The request: Could you give the data below again, exactly and completely?

Available data:

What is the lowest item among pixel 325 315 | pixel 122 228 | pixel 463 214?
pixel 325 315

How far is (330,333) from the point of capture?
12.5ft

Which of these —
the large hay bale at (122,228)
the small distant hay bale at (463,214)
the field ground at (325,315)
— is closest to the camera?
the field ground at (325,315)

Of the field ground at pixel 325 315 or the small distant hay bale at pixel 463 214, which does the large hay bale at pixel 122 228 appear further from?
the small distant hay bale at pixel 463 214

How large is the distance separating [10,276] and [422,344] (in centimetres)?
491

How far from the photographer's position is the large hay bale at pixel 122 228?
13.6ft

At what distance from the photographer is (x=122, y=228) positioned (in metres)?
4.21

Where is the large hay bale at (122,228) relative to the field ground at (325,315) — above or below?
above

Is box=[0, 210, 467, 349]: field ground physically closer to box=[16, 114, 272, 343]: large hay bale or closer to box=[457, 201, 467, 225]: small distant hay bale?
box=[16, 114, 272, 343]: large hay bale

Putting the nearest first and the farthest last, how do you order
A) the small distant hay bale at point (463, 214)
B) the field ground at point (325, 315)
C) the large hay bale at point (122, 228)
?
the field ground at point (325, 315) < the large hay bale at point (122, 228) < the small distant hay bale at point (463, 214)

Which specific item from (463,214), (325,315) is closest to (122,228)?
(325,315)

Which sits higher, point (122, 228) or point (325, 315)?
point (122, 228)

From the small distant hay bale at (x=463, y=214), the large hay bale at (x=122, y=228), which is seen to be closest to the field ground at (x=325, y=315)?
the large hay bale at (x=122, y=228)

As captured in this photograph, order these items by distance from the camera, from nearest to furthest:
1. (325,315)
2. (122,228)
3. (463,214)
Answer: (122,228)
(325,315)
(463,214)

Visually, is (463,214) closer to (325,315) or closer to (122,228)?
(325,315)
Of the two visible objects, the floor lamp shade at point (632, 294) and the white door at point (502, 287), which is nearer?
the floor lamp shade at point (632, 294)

Answer to this exercise:
What is the lowest item among pixel 325 315 | pixel 122 228 | pixel 463 214?
pixel 325 315

How far is (330,333) from the point of capture?
12.5ft

Which of these —
the large hay bale at (122,228)
the small distant hay bale at (463,214)
the field ground at (325,315)
— is closest to the camera?
the field ground at (325,315)

Of the field ground at pixel 325 315 or the small distant hay bale at pixel 463 214, which does the large hay bale at pixel 122 228 appear further from?
the small distant hay bale at pixel 463 214

How large is the distance separating [10,276] and [422,344] (in centimetres)?
491

How far from the photographer's position is the large hay bale at pixel 122 228?
13.6ft

At what distance from the photographer is (x=122, y=228) positioned (in metres)?
4.21

Where is the large hay bale at (122,228) relative to the field ground at (325,315) — above or below?
above

Is box=[0, 210, 467, 349]: field ground physically closer to box=[16, 114, 272, 343]: large hay bale or closer to box=[457, 201, 467, 225]: small distant hay bale?
box=[16, 114, 272, 343]: large hay bale

Putting the nearest first and the farthest last, how do you order
A) the small distant hay bale at point (463, 214)
B) the field ground at point (325, 315)
C) the large hay bale at point (122, 228)
?
the field ground at point (325, 315) < the large hay bale at point (122, 228) < the small distant hay bale at point (463, 214)

Which specific item from (463,214), (325,315) is closest to (122,228)?
(325,315)

Which sits higher, point (122, 228) or point (325, 315)?
point (122, 228)

From the small distant hay bale at (x=463, y=214), the large hay bale at (x=122, y=228), which is seen to be closest to the field ground at (x=325, y=315)?
the large hay bale at (x=122, y=228)

As captured in this photograph, order these items by distance from the camera, from nearest to furthest:
1. (325,315)
2. (122,228)
3. (463,214)
Answer: (122,228)
(325,315)
(463,214)

Visually, is (463,214) closer to (325,315) or closer to (122,228)?
(325,315)
Of the two visible objects, the floor lamp shade at point (632, 294) and the white door at point (502, 287), which is nearer?
the floor lamp shade at point (632, 294)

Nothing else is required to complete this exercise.